You may not have heard of Joe Shammas, but he ran for Congress this spring in the Valley's 29th district and 10,847 people voted for him. Perhaps the only thing more surprising than that is that 12,397 other people voted for Richard Alarcon, the former state lawmaker and City Council member, who appears to have run solely to celebrate the voiding of his perjury conviction and to tweak Rep. Tony Cardenas, a longtime rival.
Cardenas finished first with 58,616 votes, or 61.4 percent. As you can tell from the vote totals above, Alarcon finished second (with 13.0 percent), so he gets to be on the ballot in November to lose to Cardenas. But Secretary of State Alex Padilla, who hails from the same corner of the Valley as all these other folks, mistakenly issued a certificate to Shammas certifying that he finished second and would be on the ballot.
Oops. Now Shammas is mad.
From Dakota Smith on the Daily News politics blog:
On Monday afternoon, a Secretary of State spokesman told the Daily News that Shammas’ certificate was issued in error.
Told of the news, Shammas said, “It makes me feel horrible. I don’t understand how they could do this.”The excited Shammas last week re-activated his campaign and website after getting the certificate, he said. He also complained that he called the Secretary of State’s office about the certificate, but “they were very evasive and could not explain.”

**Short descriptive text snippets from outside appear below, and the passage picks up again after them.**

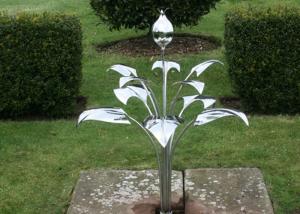 China Modern Outdoor Art Stainless Steel Sculpture Fabrication Garden Flower Sculpture wholesale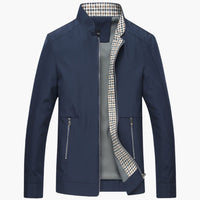 Slim Fit Bomberjacke für Herren – Blau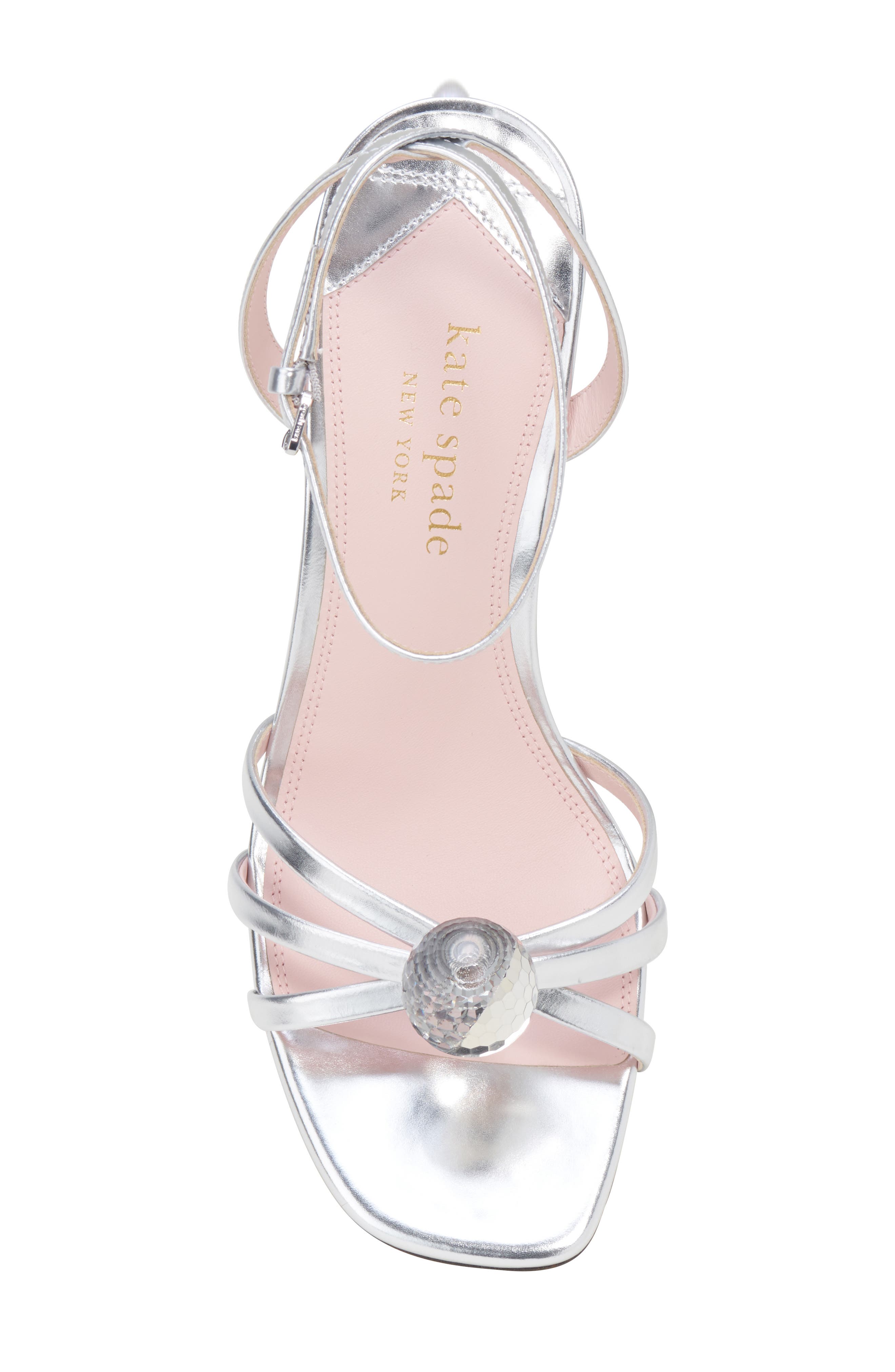 Kate Spade New York let's dance strappy sandal, Alternate, color, Silver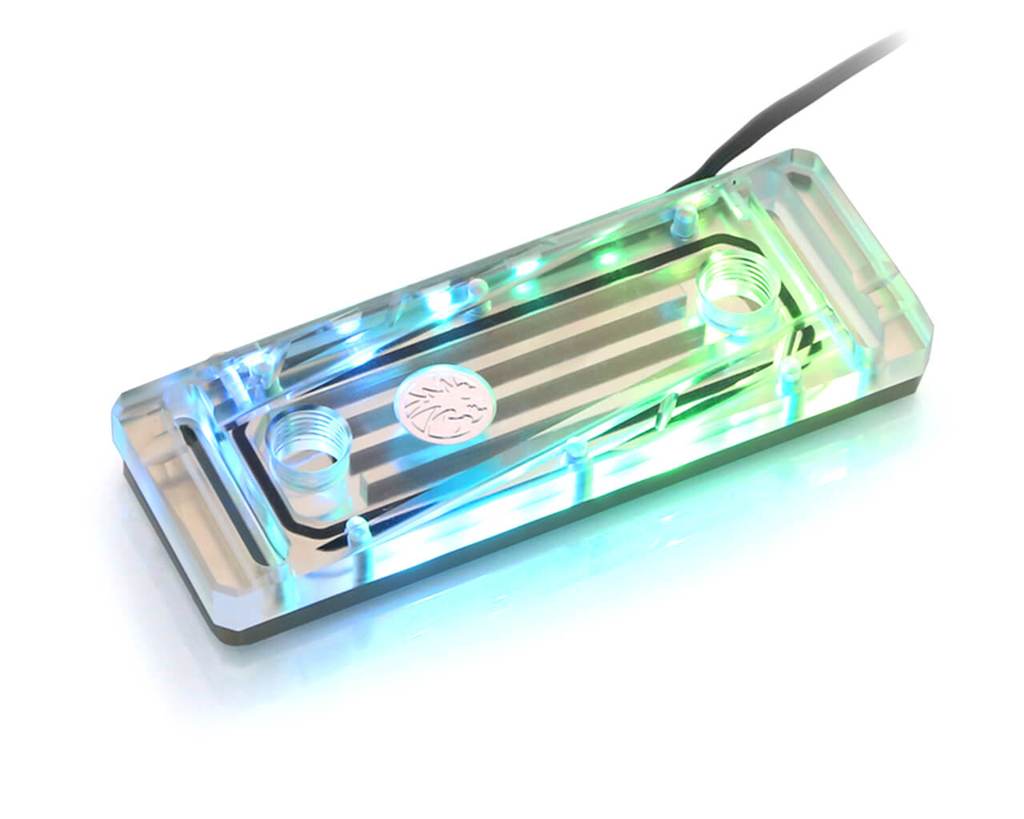 Bykski Dual Channel Memory Water Block - PMMA w/ 5v Addressable RGB (RBW)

Certified results posted on the Secretary of State’s web site show Cardenas and former City Councilman Richard Alarcon were the top two vote getters in the June 7 election, with 61.4 percent and 13 percent, respectively. Shammas came in third with 11.3 percent. Candidates Benny Bernal and David Guzman came in fourth and fifth.
By the way, the only blogger posting less often than me these days is...Dakota Smith. The last previous post on the Daily News' Sausage Factory blog was June 8. Of course, she has a day job writing stories for the actual Daily News.
The Sausage Factory is the politics blog started by the late Rick Orlov and has been only sporadically active since his death in February 2015.